Extract to read

● ● ●

How will MongoDB evaluate this query:
db.testCol.find(
{
"$or" : [ {a:1, b:12}, {b:9, c:15}, {c:10, d:"foo"} ]
});
When scanning values in a document if first OR statement is TRUE will the other statements be also be evaluated?
Logically if the MongoDB is optimized other values in OR statement should not be evaluated, but I don't know how MongoDB is implemented.
UPDATE:
I updated my query because it was wrong and it didn't explain correctly what I was trying to accomplish. I need to find a set of documents that have different properties and if an exact combination of these properties is found the document must be returned.
The SQL equivalent of my query would be:
SELECT * FROM testCol
WHERE (a = 1 AND b = 12) OR (b = 9 AND c = 15) OR (c = 10 AND d = 'foo');
MongoDB will execute each clause of the $or operation as a seperate query and remove duplicates as a post processing pass. As such each clause can use a seperate index which is often very useful.

● ● ●

Stated exercise
From the MongoDB $or thread, extract the passage from "Logically if the" to "must be returned.". The listing that comes next is separate from the MongoDB $or thread.

Supplied entries
● ● ●

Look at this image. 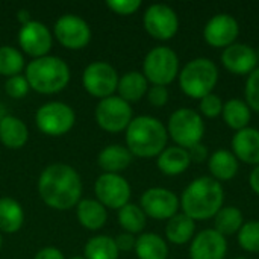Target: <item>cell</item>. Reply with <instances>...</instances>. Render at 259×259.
<instances>
[{
  "label": "cell",
  "instance_id": "1",
  "mask_svg": "<svg viewBox=\"0 0 259 259\" xmlns=\"http://www.w3.org/2000/svg\"><path fill=\"white\" fill-rule=\"evenodd\" d=\"M38 193L49 208L68 211L80 202L82 179L71 165L61 162L52 164L39 175Z\"/></svg>",
  "mask_w": 259,
  "mask_h": 259
},
{
  "label": "cell",
  "instance_id": "2",
  "mask_svg": "<svg viewBox=\"0 0 259 259\" xmlns=\"http://www.w3.org/2000/svg\"><path fill=\"white\" fill-rule=\"evenodd\" d=\"M182 212L194 222H205L225 206V188L211 176L196 178L179 199Z\"/></svg>",
  "mask_w": 259,
  "mask_h": 259
},
{
  "label": "cell",
  "instance_id": "3",
  "mask_svg": "<svg viewBox=\"0 0 259 259\" xmlns=\"http://www.w3.org/2000/svg\"><path fill=\"white\" fill-rule=\"evenodd\" d=\"M167 127L152 115L134 117L126 129V147L137 158H158L167 147Z\"/></svg>",
  "mask_w": 259,
  "mask_h": 259
},
{
  "label": "cell",
  "instance_id": "4",
  "mask_svg": "<svg viewBox=\"0 0 259 259\" xmlns=\"http://www.w3.org/2000/svg\"><path fill=\"white\" fill-rule=\"evenodd\" d=\"M24 77L30 90L39 94H56L68 85L70 67L62 58L47 55L32 59L26 65Z\"/></svg>",
  "mask_w": 259,
  "mask_h": 259
},
{
  "label": "cell",
  "instance_id": "5",
  "mask_svg": "<svg viewBox=\"0 0 259 259\" xmlns=\"http://www.w3.org/2000/svg\"><path fill=\"white\" fill-rule=\"evenodd\" d=\"M179 87L191 99H203L211 94L219 82V68L209 58H194L179 71Z\"/></svg>",
  "mask_w": 259,
  "mask_h": 259
},
{
  "label": "cell",
  "instance_id": "6",
  "mask_svg": "<svg viewBox=\"0 0 259 259\" xmlns=\"http://www.w3.org/2000/svg\"><path fill=\"white\" fill-rule=\"evenodd\" d=\"M167 134L176 146L182 149H191L202 143L205 137V121L199 111L190 108L176 109L167 123Z\"/></svg>",
  "mask_w": 259,
  "mask_h": 259
},
{
  "label": "cell",
  "instance_id": "7",
  "mask_svg": "<svg viewBox=\"0 0 259 259\" xmlns=\"http://www.w3.org/2000/svg\"><path fill=\"white\" fill-rule=\"evenodd\" d=\"M179 56L167 46L153 47L143 61V74L152 85L167 87L179 76Z\"/></svg>",
  "mask_w": 259,
  "mask_h": 259
},
{
  "label": "cell",
  "instance_id": "8",
  "mask_svg": "<svg viewBox=\"0 0 259 259\" xmlns=\"http://www.w3.org/2000/svg\"><path fill=\"white\" fill-rule=\"evenodd\" d=\"M35 121L44 135L61 137L73 129L76 114L73 108L64 102H47L36 111Z\"/></svg>",
  "mask_w": 259,
  "mask_h": 259
},
{
  "label": "cell",
  "instance_id": "9",
  "mask_svg": "<svg viewBox=\"0 0 259 259\" xmlns=\"http://www.w3.org/2000/svg\"><path fill=\"white\" fill-rule=\"evenodd\" d=\"M132 120L134 112L131 103L124 102L118 96L102 99L96 106V121L103 131L109 134L126 131Z\"/></svg>",
  "mask_w": 259,
  "mask_h": 259
},
{
  "label": "cell",
  "instance_id": "10",
  "mask_svg": "<svg viewBox=\"0 0 259 259\" xmlns=\"http://www.w3.org/2000/svg\"><path fill=\"white\" fill-rule=\"evenodd\" d=\"M118 79L120 76L117 70L105 61L91 62L82 73L83 88L88 94L100 100L114 96V93L117 91Z\"/></svg>",
  "mask_w": 259,
  "mask_h": 259
},
{
  "label": "cell",
  "instance_id": "11",
  "mask_svg": "<svg viewBox=\"0 0 259 259\" xmlns=\"http://www.w3.org/2000/svg\"><path fill=\"white\" fill-rule=\"evenodd\" d=\"M146 32L159 41L171 39L179 30V17L176 11L164 3L150 5L143 17Z\"/></svg>",
  "mask_w": 259,
  "mask_h": 259
},
{
  "label": "cell",
  "instance_id": "12",
  "mask_svg": "<svg viewBox=\"0 0 259 259\" xmlns=\"http://www.w3.org/2000/svg\"><path fill=\"white\" fill-rule=\"evenodd\" d=\"M96 200L100 202L105 208L109 209H121L129 203L132 190L129 182L121 175L103 173L97 178L94 184Z\"/></svg>",
  "mask_w": 259,
  "mask_h": 259
},
{
  "label": "cell",
  "instance_id": "13",
  "mask_svg": "<svg viewBox=\"0 0 259 259\" xmlns=\"http://www.w3.org/2000/svg\"><path fill=\"white\" fill-rule=\"evenodd\" d=\"M140 206L144 211L146 217L153 220H170L178 214L181 203L179 197L167 188L153 187L143 193L140 199Z\"/></svg>",
  "mask_w": 259,
  "mask_h": 259
},
{
  "label": "cell",
  "instance_id": "14",
  "mask_svg": "<svg viewBox=\"0 0 259 259\" xmlns=\"http://www.w3.org/2000/svg\"><path fill=\"white\" fill-rule=\"evenodd\" d=\"M53 33L58 42L70 50H80L91 39L90 24L82 17L71 14L62 15L56 20Z\"/></svg>",
  "mask_w": 259,
  "mask_h": 259
},
{
  "label": "cell",
  "instance_id": "15",
  "mask_svg": "<svg viewBox=\"0 0 259 259\" xmlns=\"http://www.w3.org/2000/svg\"><path fill=\"white\" fill-rule=\"evenodd\" d=\"M53 36L49 27L36 20H30L29 23L23 24L18 30V44L20 49L32 56L33 59L47 56L52 49Z\"/></svg>",
  "mask_w": 259,
  "mask_h": 259
},
{
  "label": "cell",
  "instance_id": "16",
  "mask_svg": "<svg viewBox=\"0 0 259 259\" xmlns=\"http://www.w3.org/2000/svg\"><path fill=\"white\" fill-rule=\"evenodd\" d=\"M240 35V24L231 14H217L211 17L203 27V38L206 44L215 49H226L237 42Z\"/></svg>",
  "mask_w": 259,
  "mask_h": 259
},
{
  "label": "cell",
  "instance_id": "17",
  "mask_svg": "<svg viewBox=\"0 0 259 259\" xmlns=\"http://www.w3.org/2000/svg\"><path fill=\"white\" fill-rule=\"evenodd\" d=\"M222 64L223 67L237 76H249L258 65V55L256 50L244 42H235L226 47L222 52Z\"/></svg>",
  "mask_w": 259,
  "mask_h": 259
},
{
  "label": "cell",
  "instance_id": "18",
  "mask_svg": "<svg viewBox=\"0 0 259 259\" xmlns=\"http://www.w3.org/2000/svg\"><path fill=\"white\" fill-rule=\"evenodd\" d=\"M226 253V237L214 229L200 231L190 243V259H225Z\"/></svg>",
  "mask_w": 259,
  "mask_h": 259
},
{
  "label": "cell",
  "instance_id": "19",
  "mask_svg": "<svg viewBox=\"0 0 259 259\" xmlns=\"http://www.w3.org/2000/svg\"><path fill=\"white\" fill-rule=\"evenodd\" d=\"M232 153L238 159V162H244L249 165H259V129L246 127L234 134L231 140Z\"/></svg>",
  "mask_w": 259,
  "mask_h": 259
},
{
  "label": "cell",
  "instance_id": "20",
  "mask_svg": "<svg viewBox=\"0 0 259 259\" xmlns=\"http://www.w3.org/2000/svg\"><path fill=\"white\" fill-rule=\"evenodd\" d=\"M208 170L211 173V178L222 184L226 181H232L238 175L240 164L231 150L220 149V150H215L212 155H209Z\"/></svg>",
  "mask_w": 259,
  "mask_h": 259
},
{
  "label": "cell",
  "instance_id": "21",
  "mask_svg": "<svg viewBox=\"0 0 259 259\" xmlns=\"http://www.w3.org/2000/svg\"><path fill=\"white\" fill-rule=\"evenodd\" d=\"M190 164L191 159L188 150L179 146L165 147L156 158V165L159 171L165 176H179L188 170Z\"/></svg>",
  "mask_w": 259,
  "mask_h": 259
},
{
  "label": "cell",
  "instance_id": "22",
  "mask_svg": "<svg viewBox=\"0 0 259 259\" xmlns=\"http://www.w3.org/2000/svg\"><path fill=\"white\" fill-rule=\"evenodd\" d=\"M134 159V155L129 152L127 147L120 144H111L106 146L97 158L99 167L103 170V173H114L120 175L123 170H126Z\"/></svg>",
  "mask_w": 259,
  "mask_h": 259
},
{
  "label": "cell",
  "instance_id": "23",
  "mask_svg": "<svg viewBox=\"0 0 259 259\" xmlns=\"http://www.w3.org/2000/svg\"><path fill=\"white\" fill-rule=\"evenodd\" d=\"M27 138L29 131L23 120L14 115H3L0 118V141L5 147L12 150L21 149Z\"/></svg>",
  "mask_w": 259,
  "mask_h": 259
},
{
  "label": "cell",
  "instance_id": "24",
  "mask_svg": "<svg viewBox=\"0 0 259 259\" xmlns=\"http://www.w3.org/2000/svg\"><path fill=\"white\" fill-rule=\"evenodd\" d=\"M196 235V222L185 215L184 212H178L165 225V238L168 243L175 246H184L191 243Z\"/></svg>",
  "mask_w": 259,
  "mask_h": 259
},
{
  "label": "cell",
  "instance_id": "25",
  "mask_svg": "<svg viewBox=\"0 0 259 259\" xmlns=\"http://www.w3.org/2000/svg\"><path fill=\"white\" fill-rule=\"evenodd\" d=\"M147 90L149 82L141 71H127L118 79V97H121L127 103L140 102L147 94Z\"/></svg>",
  "mask_w": 259,
  "mask_h": 259
},
{
  "label": "cell",
  "instance_id": "26",
  "mask_svg": "<svg viewBox=\"0 0 259 259\" xmlns=\"http://www.w3.org/2000/svg\"><path fill=\"white\" fill-rule=\"evenodd\" d=\"M76 215L79 223L88 231L102 229L108 220L106 208L94 199L80 200L76 206Z\"/></svg>",
  "mask_w": 259,
  "mask_h": 259
},
{
  "label": "cell",
  "instance_id": "27",
  "mask_svg": "<svg viewBox=\"0 0 259 259\" xmlns=\"http://www.w3.org/2000/svg\"><path fill=\"white\" fill-rule=\"evenodd\" d=\"M222 117H223V121L228 124V127L238 132V131L249 127V123L252 118V111L244 100L231 99V100L225 102Z\"/></svg>",
  "mask_w": 259,
  "mask_h": 259
},
{
  "label": "cell",
  "instance_id": "28",
  "mask_svg": "<svg viewBox=\"0 0 259 259\" xmlns=\"http://www.w3.org/2000/svg\"><path fill=\"white\" fill-rule=\"evenodd\" d=\"M135 253L138 259H167L168 244L158 234L146 232L140 234L135 243Z\"/></svg>",
  "mask_w": 259,
  "mask_h": 259
},
{
  "label": "cell",
  "instance_id": "29",
  "mask_svg": "<svg viewBox=\"0 0 259 259\" xmlns=\"http://www.w3.org/2000/svg\"><path fill=\"white\" fill-rule=\"evenodd\" d=\"M24 223L21 205L11 197H0V232L15 234Z\"/></svg>",
  "mask_w": 259,
  "mask_h": 259
},
{
  "label": "cell",
  "instance_id": "30",
  "mask_svg": "<svg viewBox=\"0 0 259 259\" xmlns=\"http://www.w3.org/2000/svg\"><path fill=\"white\" fill-rule=\"evenodd\" d=\"M243 225H244V215L235 206H223L214 215V231H217L223 237L238 234Z\"/></svg>",
  "mask_w": 259,
  "mask_h": 259
},
{
  "label": "cell",
  "instance_id": "31",
  "mask_svg": "<svg viewBox=\"0 0 259 259\" xmlns=\"http://www.w3.org/2000/svg\"><path fill=\"white\" fill-rule=\"evenodd\" d=\"M118 253L115 240L108 235H96L83 247L85 259H118Z\"/></svg>",
  "mask_w": 259,
  "mask_h": 259
},
{
  "label": "cell",
  "instance_id": "32",
  "mask_svg": "<svg viewBox=\"0 0 259 259\" xmlns=\"http://www.w3.org/2000/svg\"><path fill=\"white\" fill-rule=\"evenodd\" d=\"M118 223L127 234H143L147 225V217L141 206L129 202L121 209H118Z\"/></svg>",
  "mask_w": 259,
  "mask_h": 259
},
{
  "label": "cell",
  "instance_id": "33",
  "mask_svg": "<svg viewBox=\"0 0 259 259\" xmlns=\"http://www.w3.org/2000/svg\"><path fill=\"white\" fill-rule=\"evenodd\" d=\"M24 70L23 53L12 46L0 47V74L6 77L18 76Z\"/></svg>",
  "mask_w": 259,
  "mask_h": 259
},
{
  "label": "cell",
  "instance_id": "34",
  "mask_svg": "<svg viewBox=\"0 0 259 259\" xmlns=\"http://www.w3.org/2000/svg\"><path fill=\"white\" fill-rule=\"evenodd\" d=\"M237 237L238 244L243 250L250 253H259V220L244 223Z\"/></svg>",
  "mask_w": 259,
  "mask_h": 259
},
{
  "label": "cell",
  "instance_id": "35",
  "mask_svg": "<svg viewBox=\"0 0 259 259\" xmlns=\"http://www.w3.org/2000/svg\"><path fill=\"white\" fill-rule=\"evenodd\" d=\"M244 102L249 105L250 111L259 112V68L253 70L246 79Z\"/></svg>",
  "mask_w": 259,
  "mask_h": 259
},
{
  "label": "cell",
  "instance_id": "36",
  "mask_svg": "<svg viewBox=\"0 0 259 259\" xmlns=\"http://www.w3.org/2000/svg\"><path fill=\"white\" fill-rule=\"evenodd\" d=\"M223 100L220 99L219 94L211 93L208 96H205L203 99H200L199 102V114L202 117L206 118H217L219 115H222L223 111Z\"/></svg>",
  "mask_w": 259,
  "mask_h": 259
},
{
  "label": "cell",
  "instance_id": "37",
  "mask_svg": "<svg viewBox=\"0 0 259 259\" xmlns=\"http://www.w3.org/2000/svg\"><path fill=\"white\" fill-rule=\"evenodd\" d=\"M30 87L26 80V77L23 74H18V76H12V77H8L6 83H5V91L9 97L12 99H23L24 96H27Z\"/></svg>",
  "mask_w": 259,
  "mask_h": 259
},
{
  "label": "cell",
  "instance_id": "38",
  "mask_svg": "<svg viewBox=\"0 0 259 259\" xmlns=\"http://www.w3.org/2000/svg\"><path fill=\"white\" fill-rule=\"evenodd\" d=\"M141 0H106V6L117 15H132L141 8Z\"/></svg>",
  "mask_w": 259,
  "mask_h": 259
},
{
  "label": "cell",
  "instance_id": "39",
  "mask_svg": "<svg viewBox=\"0 0 259 259\" xmlns=\"http://www.w3.org/2000/svg\"><path fill=\"white\" fill-rule=\"evenodd\" d=\"M147 100L152 106H156V108H161V106H165L167 102H168V90L167 87H161V85H152L149 87L147 90Z\"/></svg>",
  "mask_w": 259,
  "mask_h": 259
},
{
  "label": "cell",
  "instance_id": "40",
  "mask_svg": "<svg viewBox=\"0 0 259 259\" xmlns=\"http://www.w3.org/2000/svg\"><path fill=\"white\" fill-rule=\"evenodd\" d=\"M188 155H190L191 162H196V164H202V162L208 161V158H209L208 147L203 143H199V144L193 146L191 149H188Z\"/></svg>",
  "mask_w": 259,
  "mask_h": 259
},
{
  "label": "cell",
  "instance_id": "41",
  "mask_svg": "<svg viewBox=\"0 0 259 259\" xmlns=\"http://www.w3.org/2000/svg\"><path fill=\"white\" fill-rule=\"evenodd\" d=\"M114 240H115V244H117V247H118L120 252H131V250L135 249L137 238L132 234L123 232V234L117 235V238H114Z\"/></svg>",
  "mask_w": 259,
  "mask_h": 259
},
{
  "label": "cell",
  "instance_id": "42",
  "mask_svg": "<svg viewBox=\"0 0 259 259\" xmlns=\"http://www.w3.org/2000/svg\"><path fill=\"white\" fill-rule=\"evenodd\" d=\"M33 259H65L64 253L56 247H44L41 249Z\"/></svg>",
  "mask_w": 259,
  "mask_h": 259
},
{
  "label": "cell",
  "instance_id": "43",
  "mask_svg": "<svg viewBox=\"0 0 259 259\" xmlns=\"http://www.w3.org/2000/svg\"><path fill=\"white\" fill-rule=\"evenodd\" d=\"M249 185H250L252 191L259 196V165H256V167L252 170V173H250V176H249Z\"/></svg>",
  "mask_w": 259,
  "mask_h": 259
},
{
  "label": "cell",
  "instance_id": "44",
  "mask_svg": "<svg viewBox=\"0 0 259 259\" xmlns=\"http://www.w3.org/2000/svg\"><path fill=\"white\" fill-rule=\"evenodd\" d=\"M17 18H18V21H20L21 26H23V24H26V23L30 21V14H29V11H26V9H20V11L17 12Z\"/></svg>",
  "mask_w": 259,
  "mask_h": 259
},
{
  "label": "cell",
  "instance_id": "45",
  "mask_svg": "<svg viewBox=\"0 0 259 259\" xmlns=\"http://www.w3.org/2000/svg\"><path fill=\"white\" fill-rule=\"evenodd\" d=\"M71 259H85V256H73Z\"/></svg>",
  "mask_w": 259,
  "mask_h": 259
},
{
  "label": "cell",
  "instance_id": "46",
  "mask_svg": "<svg viewBox=\"0 0 259 259\" xmlns=\"http://www.w3.org/2000/svg\"><path fill=\"white\" fill-rule=\"evenodd\" d=\"M0 249H2V232H0Z\"/></svg>",
  "mask_w": 259,
  "mask_h": 259
},
{
  "label": "cell",
  "instance_id": "47",
  "mask_svg": "<svg viewBox=\"0 0 259 259\" xmlns=\"http://www.w3.org/2000/svg\"><path fill=\"white\" fill-rule=\"evenodd\" d=\"M256 55H258V62H259V47H258V50H256Z\"/></svg>",
  "mask_w": 259,
  "mask_h": 259
},
{
  "label": "cell",
  "instance_id": "48",
  "mask_svg": "<svg viewBox=\"0 0 259 259\" xmlns=\"http://www.w3.org/2000/svg\"><path fill=\"white\" fill-rule=\"evenodd\" d=\"M234 259H247V258H243V256H240V258H234Z\"/></svg>",
  "mask_w": 259,
  "mask_h": 259
}]
</instances>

● ● ●

Answer to the task
Logically if the MongoDB is optimized other values in OR statement should not be evaluated, but I don't know how MongoDB is implemented.
UPDATE:
I updated my query because it was wrong and it didn't explain correctly what I was trying to accomplish. I need to find a set of documents that have different properties and if an exact combination of these properties is found the document must be returned.